Exercise aim: Using "burst" as the search string, find the matching lines below and copy them.

Data provided:
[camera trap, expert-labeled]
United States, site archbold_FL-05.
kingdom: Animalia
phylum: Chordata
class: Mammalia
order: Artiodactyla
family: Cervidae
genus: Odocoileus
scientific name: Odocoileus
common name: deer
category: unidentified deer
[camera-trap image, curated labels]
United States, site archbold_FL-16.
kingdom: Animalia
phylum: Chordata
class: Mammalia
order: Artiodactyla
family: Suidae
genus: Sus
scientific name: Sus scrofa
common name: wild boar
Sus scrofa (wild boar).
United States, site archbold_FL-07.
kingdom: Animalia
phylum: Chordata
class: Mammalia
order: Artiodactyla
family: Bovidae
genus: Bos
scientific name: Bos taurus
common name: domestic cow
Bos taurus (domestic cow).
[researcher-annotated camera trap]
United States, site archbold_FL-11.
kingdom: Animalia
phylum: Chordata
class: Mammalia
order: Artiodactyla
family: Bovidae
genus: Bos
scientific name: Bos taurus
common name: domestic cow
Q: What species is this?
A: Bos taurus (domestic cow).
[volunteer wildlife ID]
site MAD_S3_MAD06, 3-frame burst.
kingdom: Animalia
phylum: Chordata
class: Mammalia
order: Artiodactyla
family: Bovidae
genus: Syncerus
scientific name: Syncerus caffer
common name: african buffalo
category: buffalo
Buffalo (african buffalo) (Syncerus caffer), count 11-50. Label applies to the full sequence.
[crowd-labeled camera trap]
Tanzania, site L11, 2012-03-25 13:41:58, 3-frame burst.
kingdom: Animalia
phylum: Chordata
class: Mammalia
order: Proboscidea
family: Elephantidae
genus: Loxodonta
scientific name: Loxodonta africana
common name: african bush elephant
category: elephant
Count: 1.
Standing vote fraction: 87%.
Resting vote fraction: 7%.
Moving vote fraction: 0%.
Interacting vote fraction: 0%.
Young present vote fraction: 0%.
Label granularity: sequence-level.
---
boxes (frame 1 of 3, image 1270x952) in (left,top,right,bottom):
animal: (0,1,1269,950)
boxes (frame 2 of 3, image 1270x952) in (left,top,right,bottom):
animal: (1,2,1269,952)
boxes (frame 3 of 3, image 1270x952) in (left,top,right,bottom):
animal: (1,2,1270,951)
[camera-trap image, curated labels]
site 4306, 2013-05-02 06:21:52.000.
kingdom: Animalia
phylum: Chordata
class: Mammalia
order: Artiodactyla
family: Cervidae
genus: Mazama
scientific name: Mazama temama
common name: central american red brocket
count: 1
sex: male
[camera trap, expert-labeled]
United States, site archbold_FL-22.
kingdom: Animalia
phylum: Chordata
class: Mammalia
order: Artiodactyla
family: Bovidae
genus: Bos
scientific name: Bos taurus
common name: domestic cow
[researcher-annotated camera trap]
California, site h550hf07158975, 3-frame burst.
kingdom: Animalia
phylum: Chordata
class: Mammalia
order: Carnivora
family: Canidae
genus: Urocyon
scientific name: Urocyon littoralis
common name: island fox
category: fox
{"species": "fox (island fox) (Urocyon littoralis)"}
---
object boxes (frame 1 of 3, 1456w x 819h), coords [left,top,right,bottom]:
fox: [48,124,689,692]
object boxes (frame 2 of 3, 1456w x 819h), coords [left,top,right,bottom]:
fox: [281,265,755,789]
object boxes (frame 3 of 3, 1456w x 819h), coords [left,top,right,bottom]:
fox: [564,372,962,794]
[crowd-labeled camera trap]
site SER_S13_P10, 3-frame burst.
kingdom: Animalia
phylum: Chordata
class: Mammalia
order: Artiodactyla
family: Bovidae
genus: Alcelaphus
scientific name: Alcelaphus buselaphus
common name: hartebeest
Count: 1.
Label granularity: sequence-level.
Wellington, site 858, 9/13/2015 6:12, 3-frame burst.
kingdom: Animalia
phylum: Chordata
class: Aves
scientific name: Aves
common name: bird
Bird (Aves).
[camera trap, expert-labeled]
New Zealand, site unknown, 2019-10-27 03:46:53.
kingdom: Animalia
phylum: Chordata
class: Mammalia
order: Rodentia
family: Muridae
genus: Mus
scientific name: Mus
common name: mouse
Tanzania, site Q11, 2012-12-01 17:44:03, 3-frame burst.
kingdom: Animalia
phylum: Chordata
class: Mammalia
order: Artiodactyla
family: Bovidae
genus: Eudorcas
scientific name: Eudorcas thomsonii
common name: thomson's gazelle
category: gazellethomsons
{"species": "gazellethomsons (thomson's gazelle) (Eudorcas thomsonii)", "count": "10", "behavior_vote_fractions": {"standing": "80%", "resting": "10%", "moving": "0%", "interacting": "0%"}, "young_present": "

Output of the exercise:
site MAD_S3_MAD06, 3-frame burst.
Tanzania, site L11, 2012-03-25 13:41:58, 3-frame burst.
California, site h550hf07158975, 3-frame burst.
site SER_S13_P10, 3-frame burst.
Wellington, site 858, 9/13/2015 6:12, 3-frame burst.
Tanzania, site Q11, 2012-12-01 17:44:03, 3-frame burst.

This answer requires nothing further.